5-Rusya bu savaşta ortaya koyduğu performans dolayısıyla dünyada ABD’yi dengeleyecek bir güç olma vasfını kaybetmiştir. Günümüz insanlığı haklı olarak tek kutuplu bir dünya istemiyor. Dünyada sadece Amerika’nın borusunun ötmesini, dünya jandarmalığının sadece ona kalmasını tehlikeli buluyor. Rusya’nın Ukrayna saldırısında uluslar arası toplum üzerinde yarattığı imaja uygun bir varlık, bir performans gösterememesi konvansiynel bir savaşta Amerika karşısında hiçbir varlık göstermeyeceğinin de bir ifadesidir. Bu ise insanlığın beklentisine aykırıdır. Çünkü Amerika hiçbir zaman gerçek anlamda adil ve insancıl bir uygulamaya sahip olamamış, kendi çıkarları uğruna her iyiliği bir kenara itmiştir. Bunun için ünlü İngiliz tarihçi Arnold Toynbee, “Amerika çok küçük bir odada bekleyen büyük bir köpeğe benzer. Ne zaman kuyruğunu sallasa bir şeyler devrilir.” demiştir.

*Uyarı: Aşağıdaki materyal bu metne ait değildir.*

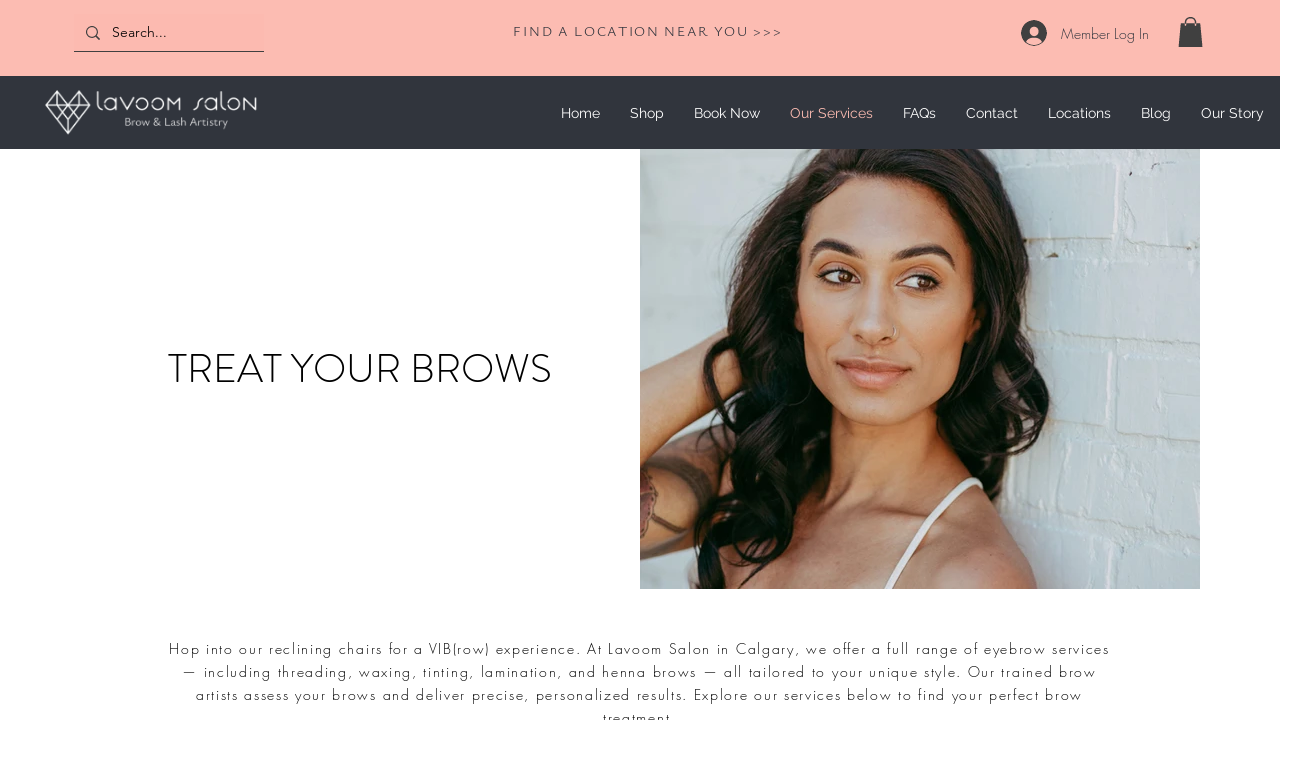

--- FILE ---
content_type: text/html; charset=utf-8
request_url: https://www.google.com/recaptcha/api2/aframe
body_size: 267
content:
<!DOCTYPE HTML><html><head><meta http-equiv="content-type" content="text/html; charset=UTF-8"></head><body><script nonce="jcPjdnbfFmiXZF1IM6eE0w">/** Anti-fraud and anti-abuse applications only. See google.com/recaptcha */ try{var clients={'sodar':'https://pagead2.googlesyndication.com/pagead/sodar?'};window.addEventListener("message",function(a){try{if(a.source===window.parent){var b=JSON.parse(a.data);var c=clients[b['id']];if(c){var d=document.createElement('img');d.src=c+b['params']+'&rc='+(localStorage.getItem("rc::a")?sessionStorage.getItem("rc::b"):"");window.document.body.appendChild(d);sessionStorage.setItem("rc::e",parseInt(sessionStorage.getItem("rc::e")||0)+1);localStorage.setItem("rc::h",'1768845412524');}}}catch(b){}});window.parent.postMessage("_grecaptcha_ready", "*");}catch(b){}</script></body></html>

6-Söz konusu savaş dolayısıyla Türkiye’nin jeopolitik önemi hiçbir tereddüte yer bırakmayacak şekilde ortaya çıkmış ve evrensel ölçekte kabul görmüştür. Bu yönüyle Türkiye uluslar arası sorunların çözümünde görüşleri kaale alınacak önemli bir aktör konumundadır.
Elbette Rusya-Ukrayna savaşından başka dersler de çıkarılabilir, şimdilik bizim çıkardığımız dersler bunlar.